**Stated problem A:**
Write out the budgeting post below word for word, in full.

**Document:**

Yikes, I wanted to get this post up sooner but such is life! Excuses, excuses, but we’ve been busy with a recent wedding weekend, transitioning back to work full-time, a health insurance change, IEP meetings, and the 3rd Birthday, and start of preschool for Benjamin! Holy crimers as my Gramps would say. We have been busy.
Anyways, as I shared on my last post, “Cleaning up the Budget” Part 1, we celebrated paying off the smaller of my 2 school loans. This was one of a few “Little Victories” we celebrated since taking this deep dive into our finances. Recently, Matt and I took 5 minutes to reflect on what we’ve accomplished in the past 3 months. Hopefully our “Little Victories” may provide some actionable tips for you too.
In no particular order...
“Our Little Victories”:
Spreadsheet. More or less, we knew these numbers in our head but spelling it out line by line was ugly and eye opening. I listed each outstanding loan we had; the interest on it, the monthly payment, and pay off date. First, panic ensued. Next, we took action and made a plan for what to tackle first. We first eliminated all extras. Goodbye Spotify subscription. We also put ALL standing bills on “auto-pay” and got onto budget plans with our Oil and Electricity companies to have the same payment each month. This helps a lot for budgeting purposes.

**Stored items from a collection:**
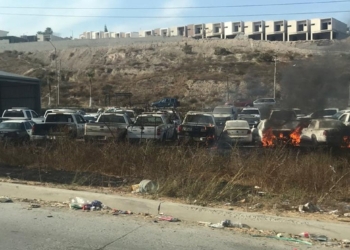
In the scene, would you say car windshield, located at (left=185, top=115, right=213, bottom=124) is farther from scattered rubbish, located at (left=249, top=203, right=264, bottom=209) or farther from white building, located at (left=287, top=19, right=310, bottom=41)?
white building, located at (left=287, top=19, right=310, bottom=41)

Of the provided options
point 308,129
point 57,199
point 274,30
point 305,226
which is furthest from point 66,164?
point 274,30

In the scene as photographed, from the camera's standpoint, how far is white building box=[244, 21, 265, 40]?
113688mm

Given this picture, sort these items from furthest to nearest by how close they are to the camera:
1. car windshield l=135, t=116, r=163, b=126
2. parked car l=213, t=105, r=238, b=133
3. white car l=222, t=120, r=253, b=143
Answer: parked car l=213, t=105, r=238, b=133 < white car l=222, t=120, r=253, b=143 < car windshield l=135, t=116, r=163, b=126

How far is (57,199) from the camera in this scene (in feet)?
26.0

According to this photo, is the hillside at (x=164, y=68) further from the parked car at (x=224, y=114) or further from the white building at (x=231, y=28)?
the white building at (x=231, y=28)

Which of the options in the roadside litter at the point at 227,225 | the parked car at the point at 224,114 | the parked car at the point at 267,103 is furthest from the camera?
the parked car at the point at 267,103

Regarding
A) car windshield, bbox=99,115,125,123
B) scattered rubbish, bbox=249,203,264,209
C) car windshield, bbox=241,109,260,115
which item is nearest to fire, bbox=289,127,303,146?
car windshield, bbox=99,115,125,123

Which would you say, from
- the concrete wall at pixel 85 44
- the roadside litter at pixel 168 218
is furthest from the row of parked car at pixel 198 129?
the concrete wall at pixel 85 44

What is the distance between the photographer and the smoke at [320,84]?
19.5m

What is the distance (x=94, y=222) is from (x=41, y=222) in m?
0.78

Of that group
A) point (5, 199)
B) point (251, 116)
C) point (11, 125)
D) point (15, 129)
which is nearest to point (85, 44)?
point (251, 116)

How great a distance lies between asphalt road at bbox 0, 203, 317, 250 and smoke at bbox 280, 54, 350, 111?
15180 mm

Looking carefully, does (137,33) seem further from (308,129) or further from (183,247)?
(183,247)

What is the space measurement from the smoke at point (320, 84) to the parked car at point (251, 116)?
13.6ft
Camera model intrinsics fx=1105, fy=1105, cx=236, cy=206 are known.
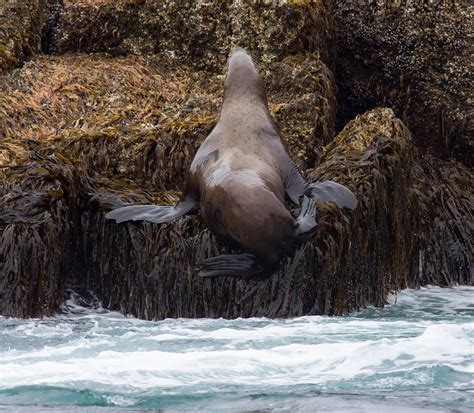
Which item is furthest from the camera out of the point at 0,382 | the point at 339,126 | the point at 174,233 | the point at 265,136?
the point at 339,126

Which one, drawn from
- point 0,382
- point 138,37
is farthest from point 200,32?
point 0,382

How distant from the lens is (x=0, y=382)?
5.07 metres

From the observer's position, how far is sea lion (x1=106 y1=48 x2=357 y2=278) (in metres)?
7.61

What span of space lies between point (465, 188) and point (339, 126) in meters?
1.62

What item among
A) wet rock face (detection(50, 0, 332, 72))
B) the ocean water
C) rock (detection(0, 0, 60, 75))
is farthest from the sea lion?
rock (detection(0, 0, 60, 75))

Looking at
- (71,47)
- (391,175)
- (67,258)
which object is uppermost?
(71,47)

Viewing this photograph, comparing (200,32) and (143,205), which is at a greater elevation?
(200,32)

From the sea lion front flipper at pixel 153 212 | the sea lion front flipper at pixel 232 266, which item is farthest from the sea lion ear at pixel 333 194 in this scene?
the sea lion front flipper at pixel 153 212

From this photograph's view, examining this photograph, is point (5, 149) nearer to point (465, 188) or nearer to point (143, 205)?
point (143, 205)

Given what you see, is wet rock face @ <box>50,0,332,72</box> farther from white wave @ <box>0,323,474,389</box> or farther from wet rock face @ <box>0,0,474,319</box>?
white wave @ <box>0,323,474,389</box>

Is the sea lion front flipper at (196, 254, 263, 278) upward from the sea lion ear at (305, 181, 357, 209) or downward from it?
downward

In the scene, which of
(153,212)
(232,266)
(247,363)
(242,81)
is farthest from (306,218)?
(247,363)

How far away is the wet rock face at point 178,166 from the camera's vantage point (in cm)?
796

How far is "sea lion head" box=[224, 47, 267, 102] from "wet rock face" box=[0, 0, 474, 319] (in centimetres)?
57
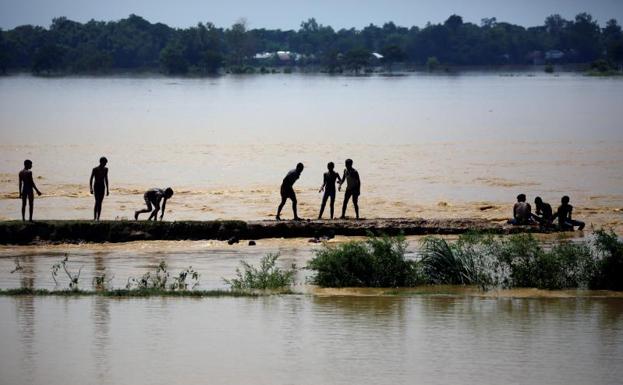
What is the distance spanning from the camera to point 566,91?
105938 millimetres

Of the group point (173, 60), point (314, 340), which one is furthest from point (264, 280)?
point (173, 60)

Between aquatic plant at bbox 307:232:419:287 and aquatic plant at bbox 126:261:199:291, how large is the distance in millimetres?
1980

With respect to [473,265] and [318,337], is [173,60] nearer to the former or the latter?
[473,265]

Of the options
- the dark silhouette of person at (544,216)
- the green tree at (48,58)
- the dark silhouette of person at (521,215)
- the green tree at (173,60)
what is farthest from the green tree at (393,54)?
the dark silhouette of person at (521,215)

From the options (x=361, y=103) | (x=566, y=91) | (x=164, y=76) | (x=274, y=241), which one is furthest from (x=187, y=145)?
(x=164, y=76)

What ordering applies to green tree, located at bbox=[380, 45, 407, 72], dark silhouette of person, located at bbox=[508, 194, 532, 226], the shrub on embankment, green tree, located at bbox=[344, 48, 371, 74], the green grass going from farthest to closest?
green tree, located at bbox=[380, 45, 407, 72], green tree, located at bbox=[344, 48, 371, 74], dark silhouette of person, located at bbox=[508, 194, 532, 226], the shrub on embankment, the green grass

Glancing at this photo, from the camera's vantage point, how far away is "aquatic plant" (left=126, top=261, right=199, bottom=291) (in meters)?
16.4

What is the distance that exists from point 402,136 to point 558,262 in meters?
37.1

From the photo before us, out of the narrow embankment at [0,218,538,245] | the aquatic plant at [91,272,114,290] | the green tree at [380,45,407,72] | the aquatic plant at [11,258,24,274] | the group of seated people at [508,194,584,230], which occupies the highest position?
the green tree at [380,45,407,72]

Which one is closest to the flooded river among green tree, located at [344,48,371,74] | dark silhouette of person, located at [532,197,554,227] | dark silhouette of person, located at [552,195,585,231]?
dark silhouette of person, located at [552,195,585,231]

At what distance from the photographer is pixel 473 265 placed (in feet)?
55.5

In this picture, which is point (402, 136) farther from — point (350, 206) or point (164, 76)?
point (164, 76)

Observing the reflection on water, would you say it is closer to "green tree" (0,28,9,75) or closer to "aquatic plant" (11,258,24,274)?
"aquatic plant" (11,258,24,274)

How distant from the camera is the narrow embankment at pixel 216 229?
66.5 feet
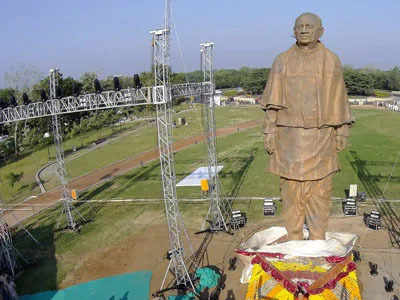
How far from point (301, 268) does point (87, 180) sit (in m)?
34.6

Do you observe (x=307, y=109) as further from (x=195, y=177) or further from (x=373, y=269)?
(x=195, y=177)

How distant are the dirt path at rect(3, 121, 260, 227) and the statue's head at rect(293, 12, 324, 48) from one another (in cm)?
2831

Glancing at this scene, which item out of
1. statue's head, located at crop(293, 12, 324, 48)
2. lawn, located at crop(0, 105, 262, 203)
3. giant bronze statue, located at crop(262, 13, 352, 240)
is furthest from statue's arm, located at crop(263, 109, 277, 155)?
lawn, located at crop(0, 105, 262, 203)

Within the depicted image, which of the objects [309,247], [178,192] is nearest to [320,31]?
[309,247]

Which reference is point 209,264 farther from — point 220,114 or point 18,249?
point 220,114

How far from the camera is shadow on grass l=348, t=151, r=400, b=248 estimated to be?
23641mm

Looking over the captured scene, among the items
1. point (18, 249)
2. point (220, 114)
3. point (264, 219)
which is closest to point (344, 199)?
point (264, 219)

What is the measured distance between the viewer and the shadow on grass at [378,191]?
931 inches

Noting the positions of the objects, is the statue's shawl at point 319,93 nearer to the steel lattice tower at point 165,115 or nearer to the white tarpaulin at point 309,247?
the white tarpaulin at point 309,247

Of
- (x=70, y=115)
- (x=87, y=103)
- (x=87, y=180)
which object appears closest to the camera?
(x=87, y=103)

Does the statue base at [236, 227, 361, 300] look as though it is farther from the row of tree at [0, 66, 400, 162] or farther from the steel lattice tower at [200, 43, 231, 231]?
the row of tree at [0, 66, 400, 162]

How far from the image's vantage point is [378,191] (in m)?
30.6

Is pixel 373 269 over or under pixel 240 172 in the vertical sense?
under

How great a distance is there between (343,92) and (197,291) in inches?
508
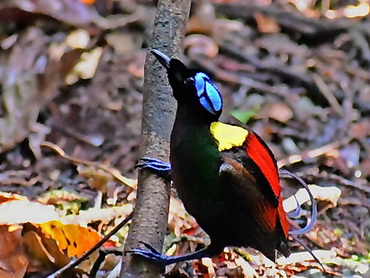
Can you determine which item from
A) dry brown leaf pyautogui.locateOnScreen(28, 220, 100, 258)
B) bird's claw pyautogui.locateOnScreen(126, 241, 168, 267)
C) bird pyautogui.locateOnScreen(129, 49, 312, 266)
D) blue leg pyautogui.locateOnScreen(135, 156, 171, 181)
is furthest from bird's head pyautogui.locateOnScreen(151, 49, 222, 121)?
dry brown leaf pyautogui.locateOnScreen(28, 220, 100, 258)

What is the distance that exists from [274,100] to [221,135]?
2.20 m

**Stated problem B:**
Count the lines of the entries above that contain the string "tree", and give only the number.

**Answer A:**
Yikes, I wanted to get this post up sooner but such is life! Excuses, excuses, but we’ve been busy with a recent wedding weekend, transitioning back to work full-time, a health insurance change, IEP meetings, and the 3rd Birthday, and start of preschool for Benjamin! Holy crimers as my Gramps would say. We have been busy.
Anyways, as I shared on my last post, “Cleaning up the Budget” Part 1, we celebrated paying off the smaller of my 2 school loans. This was one of a few “Little Victories” we celebrated since taking this deep dive into our finances. Recently, Matt and I took 5 minutes to reflect on what we’ve accomplished in the past 3 months. Hopefully our “Little Victories” may provide some actionable tips for you too.
In no particular order...
“Our Little Victories”:
Spreadsheet. More or less, we knew these numbers in our head but spelling it out line by line was ugly and eye opening. I listed each outstanding loan we had; the interest on it, the monthly payment, and pay off date. First, panic ensued. Next, we took action and made a plan for what to tackle first. We first eliminated all extras. Goodbye Spotify subscription. We also put ALL standing bills on “auto-pay” and got onto budget plans with our Oil and Electricity companies to have the same payment each month. This helps a lot for budgeting purposes.

**Answer B:**
11